Task requirements: According to the passage on regional COVID-19 hospital capacity, how many staffed hospital beds does the region have, per the state department of health?

The trigger for the upgrade was that the county hit a rolling 7-day average of at least 20 new hospital admissions daily on Sunday.
While Dr. Escott said at the press conference that there is currently plenty of hospital capacity in the five-county region, he added that an increase in daily hospitalizations indicates an alarming trend.
Why are local officials so focused on this rolling average of new hospital admissions?
With the help of the UT consortium, local health authorities and elected officials arrived at what they have called a trigger point. Once daily new hospital admissions exceed 20, on average, the region either needs to pull back on reopening or prepare for a surge.
"Epidemics don't grow in a gradual way," consortium director Dr. Lauren Ancel Meyers told Austonia last week. "What happens is they look really flat and then suddenly they bend upwards and they become very alarming very quickly."
We've heard about a coming surge for months. But right now there are 129 COVID-19 patients hospitalized and a regional capacity of 4,300 beds. This seems like plenty, even if caseloads are increasing, right?
The 4,300-bed total is the maximum capacity provided under APH's surge plan and includes interventions such as field hospitals. The number of staffed hospital beds in the region is lower: 3,356, according to the state department of health.
Most of these beds are currently occupied by non-COVID patients, such as those being treated for cancer, recovering from heart attacks and dealing with injuries. The current occupancy rate is 70%, Dr. Escott said at the press conference.
So the total number of available hospital beds is 842, per the state data. ICU capacity is 115 beds, and there are 389 ventilators available.
This may seem like a comfortable surplus; at 20 new hospitalizations a day, on average, it would take around 42 days to fill up those available beds, assuming no one was discharged. But local officials stressed that, as the virus spreads, it will do so at an exponential rate—not an incremental one.
"Our hospitals are in good shape right now," Dr. Escott said, urging residents in need of health care not to avoid or postpone seeking it. The concern is in three to five weeks, if this trends continues, he said.
You wrote about increased testing recently. Shouldn't we expect an increase in the number of confirmed cases to follow?
Earlier this month, APH expanded access to its free testing service to asymptomatic residents following mass protests against police brutality. Thousands of residents took advantage.
But local health authorities say there is other evidence—such as increased hospitalizations and a rising positive rate among those who are tested—that the virus is gaining speed.

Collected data
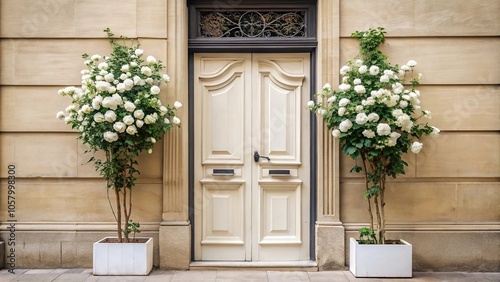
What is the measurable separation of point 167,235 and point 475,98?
15.3 feet

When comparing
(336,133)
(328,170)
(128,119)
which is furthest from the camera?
(328,170)

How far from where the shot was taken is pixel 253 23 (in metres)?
6.92

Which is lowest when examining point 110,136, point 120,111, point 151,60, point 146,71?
point 110,136

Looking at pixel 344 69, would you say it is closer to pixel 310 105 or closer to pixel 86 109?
pixel 310 105

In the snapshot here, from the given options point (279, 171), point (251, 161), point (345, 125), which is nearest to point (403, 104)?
point (345, 125)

Exercise response: 3,356